> _Excerpt_
# Should I just play what's popular?



## lelouch (Jul 30, 2013)

Maybe it's me LOL. My tastes have changed dramatically for some reason. Nowadays, I am a very specific person. I like specific genres, specific guitar tones, specific ways of playing with other people. I'm one of those people who likes the more epic, slow songs (like Brothers in Arms, by Dire Straits). The only problem is, all my friends have bands already. And they play, you know, good time power chord stuff. Which is perfectly fine, let them do their thing. But I just want to be a part of something. 

So in other words, I can't find anybody to play with anymore!

However, my older brother, who's a gigging musician (part time) says that he's met a lot of people to jam with at uni. When they jam, they only play the well known songs that everyone wants to hear. And they do it quietly, without amplification. In short, my brother is encouraging me to just learn some pop songs and play them with other people. 

Goddammit. -_-

Any advice? I know that at my uni I'm going to this September, they have over 800 clubs! Hopefully I'll luck out and join a group that plays my kind of music.

EDIT: Looking back, I think I'm just overthinking everything.


----------



## djmarcelca (Aug 2, 2012)

If you are playing in a cover band and expecting to get gigs and paid........play what's popular. 

If you want to be an original music only artist, play your own stuff and do not expect to make much money, possibly ever, unless you catch a break. 

Playing unpopular cover songs? That's a gig killer.


----------



## Budda (May 29, 2007)

It *really* doesnt matter what you play. Theres an audience for everything, it just has to be found. Play what you want to play. Find out what bands are similar, and find out where they play. Go to those shows. Someone there will also want to join a band in that style eventually. 

I was one of 3 people in a town of 4200 who wanted to play modern metal, things turned out fine. 

You're overthinking it.


----------



## lelouch (Jul 30, 2013)

Budda said:


> You're overthinking it.


Yeah, I thought so. I overthink _a lot_​ of stuff. I apologize, I know it can get tiring.


----------



## fredyfreeloader (Dec 11, 2010)

A line from a very popular song many years ago "DON'T WORRY BE HAPPY" I can't remember the name of the artist who recorded it, a reggae number, every once in a while I have to remind myself of those words, other wise I tend to overthink things also.


----------



## Budda (May 29, 2007)

lelouch said:


> Yeah, I thought so. I overthink _a lot_​ of stuff. I apologize, I know it can get tiring.


Everyone has their thing. Just dont be like a guy on another forum who made a thread a day with the exact same question haha.


----------



## lelouch (Jul 30, 2013)

Yup, I agree with the both of you.

On a personal note, I was diagnosed with OCD (haven't told anyone in person yet) and one of the things I worry about, among many other things, is the guitar! Is my tone just right? Is my playing good enough? Am I too loud? Blah blah blah...

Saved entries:
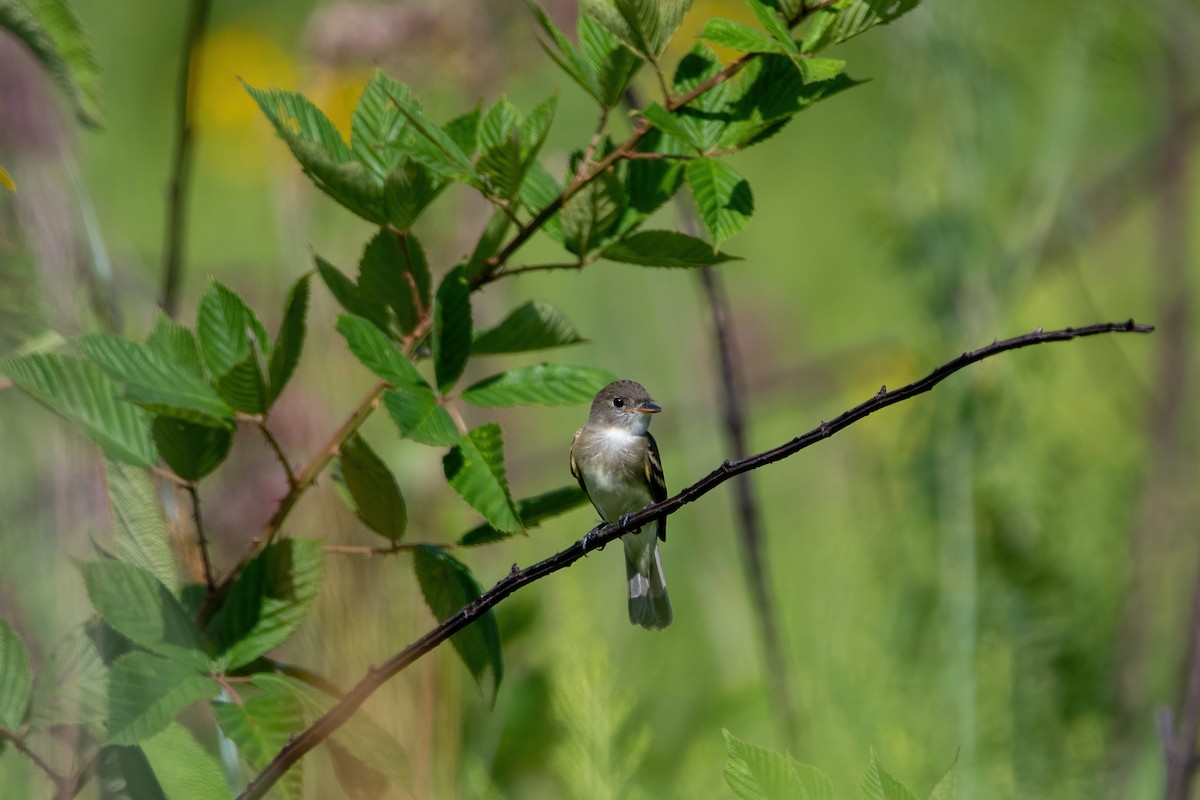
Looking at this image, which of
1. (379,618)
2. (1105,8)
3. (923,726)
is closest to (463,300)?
(379,618)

> _Problems to solve_
[1] From the forum thread about whether to play popular songs, return the passage that begins at the words "Any advice? I" and stops after "(Aug 2, 2012)", copied word for word.
[2] Supply the next part of the forum thread about whether to play popular songs, picking up right after its last sentence.
The entries are separate material, unrelated to the forum thread about whether to play popular songs.

> _Answers given_
[1]
Any advice? I know that at my uni I'm going to this September, they have over 800 clubs! Hopefully I'll luck out and join a group that plays my kind of music.

EDIT: Looking back, I think I'm just overthinking everything.


----------



## djmarcelca (Aug 2, 2012)

[2]
----------



## leftysg (Mar 29, 2008)

This coming from an old hack who just saw Brian May and Steve Howe in the last two weeks...I'm really gonna be happy when I pick up my cheap acoustic and play the best version I can of Polly Wolly Doodle...all day. Love what you play!


----------



## bzrkrage (Mar 20, 2011)

Uni is coming! That's awesome! I met some of my most amazing life long friends there.
There IS a musician out there on your play list style.
In the immortal words of the Whitlams " they say she's one in a million, that means there 5 more here in the state..."http://m.youtube.com/watch?v=p93wJmsD79I


Sent from my iPhone using Tapatalk -& All Round Nice Guy.


----------



## bluzfish (Mar 12, 2011)

Can anyone tell this country bumpkin what "uni" is?


----------



## GuitarsCanada (Dec 30, 2005)

bluzfish said:


> Can anyone tell this country bumpkin what "uni" is?


I will join the list


----------



## sulphur (Jun 2, 2011)

I'm assuming, university?


----------



## Option1 (May 26, 2012)

Yep, it's Orstralian for university.

Neil


----------



## Budda (May 29, 2007)

lelouch said:


> Yup, I agree with the both of you.
> 
> On a personal note, I was diagnosed with OCD (haven't told anyone in person yet) and one of the things I worry about, among many other things, is the guitar! Is my tone just right? Is my playing good enough? Am I too loud? Blah blah blah...


I can kinda tell. Do your best not to worry about those things, as hard as that will be.


----------



## Diablo (Dec 20, 2007)

Youre going to Uni....put down the guitar and focus on whats most important at that period of your life: getting laid.


----------



## Guest (Jul 24, 2014)




----------



## fretboard (May 31, 2006)

Ahh... University days... If it was me, I'd learn what I want to play - but I'd also make sure I knew a few hooks from some hits. Not to date myself too badly, but many a night got much more interesting when at a party or whatever after getting the "oh yeah - you play guitar?" question being able to impress the masses with some Alive by Pearl Jam or Enter Sandman - but the ladies were always way more impressed (and impressionable) after some Wanted Dead or Alive by Bon Jovi or getting them to sing a verse and a chorus to One by U2.

If your target audience is dudes who play guitar then learn everything Steve Vai has ever recorded. In my day, that just bored the ladies the same as computer geeks flaking out over new gear or the latest Nintendo 64 game... A little Silent Lucidity by Queensryche or any other pop ballad of the day usually led to making a new friend (or two if the circumstances are in your favour).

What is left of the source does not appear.